Each year STAPLE! brings over 200 artists and creators under one roof for the celebration of independent media.
It is one of the few long-standing events in Austin that highlights independently produced comics, zines, art, crafts and games alongside educational panels and workshops. We interviewed three artists from 2019’s expo, Evan Narcisse, Monica Gallagher and Jae Lin, to gain insight about their process and see firsthand how their creations come to life.
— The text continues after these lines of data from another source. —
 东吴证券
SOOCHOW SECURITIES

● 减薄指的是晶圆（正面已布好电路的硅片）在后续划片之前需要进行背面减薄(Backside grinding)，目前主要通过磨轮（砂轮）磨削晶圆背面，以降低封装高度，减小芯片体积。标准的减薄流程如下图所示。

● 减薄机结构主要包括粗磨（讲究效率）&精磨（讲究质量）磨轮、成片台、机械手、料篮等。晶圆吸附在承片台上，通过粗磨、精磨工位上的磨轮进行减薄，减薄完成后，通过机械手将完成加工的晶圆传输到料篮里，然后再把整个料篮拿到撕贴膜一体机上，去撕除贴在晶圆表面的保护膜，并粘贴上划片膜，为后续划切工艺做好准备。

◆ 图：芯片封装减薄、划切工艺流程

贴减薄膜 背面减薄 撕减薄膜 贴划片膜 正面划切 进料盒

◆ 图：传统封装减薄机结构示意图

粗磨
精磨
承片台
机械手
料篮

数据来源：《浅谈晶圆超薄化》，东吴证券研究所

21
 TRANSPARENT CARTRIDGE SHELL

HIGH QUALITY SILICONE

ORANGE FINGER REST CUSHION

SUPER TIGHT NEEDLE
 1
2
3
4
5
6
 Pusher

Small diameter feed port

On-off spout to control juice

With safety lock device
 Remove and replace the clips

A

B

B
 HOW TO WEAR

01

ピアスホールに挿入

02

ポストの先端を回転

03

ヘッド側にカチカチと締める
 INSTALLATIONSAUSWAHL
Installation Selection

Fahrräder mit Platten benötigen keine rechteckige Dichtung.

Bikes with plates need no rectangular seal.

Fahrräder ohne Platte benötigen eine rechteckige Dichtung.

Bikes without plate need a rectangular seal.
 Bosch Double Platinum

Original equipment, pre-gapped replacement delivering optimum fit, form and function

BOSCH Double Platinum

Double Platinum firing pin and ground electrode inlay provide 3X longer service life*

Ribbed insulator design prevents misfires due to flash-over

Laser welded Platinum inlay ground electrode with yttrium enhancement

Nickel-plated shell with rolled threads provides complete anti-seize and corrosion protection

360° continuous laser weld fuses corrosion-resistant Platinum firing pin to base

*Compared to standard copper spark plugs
How did you adjust your process when transitioning from reviewing comics to writing one?
Working as a critic helped me figure out why I like what I like, so all those years writing about other folks’ creative output did wind up useful when it was my turn. But where I’d normally be unpacking the intent and thematics of a fictional work, it was on me to come up with those elements. I had to think about why the story in Rise of the Black Panther needed to be told, and how it could speak to the character’s long winding history. Learning to think visually and get comfortable with calling on comics’ unique storytelling attributes took some doing but it was a fun thing to learn.
Do you prefer creating art that touches on personal subjects?
I do, because I strongly believe all art pulls on who we are, whether we intend it to or not. Even something detached from autobiographical impulses or wild fantasies is informed by how we move through the world and what we observe about human nature. What are some of the techniques you use if you get writer’s block? Pragmatism works wonders. The reminder that a paycheck or more work won’t come if you blow a deadline is a great motivator.
Do you think it’s important for artists to share their work in progress?
Seeing a comic artist’s warm-up sketches, thumbnails, and character studies makes the calling feel more approachable. When you just see end results, it seems more like magic rather than hard work. Hard work and dedication are always where the truth lives.
What is the best part about participating in STAPLE!?
STAPLE! is great because it’s focused on displaying how independent creators express their art. There’s so much positive energy, communal reinforcement, and genuine curiosity that you can’t help but feel jazzed by being in that space.
Is there any other information you would like our readers to know?
I’m still figuring out how to do all the creative endeavors I’m working on. The learning process has been daunting but fun. There’s nothing like hearing that your work has had a lasting effect on people.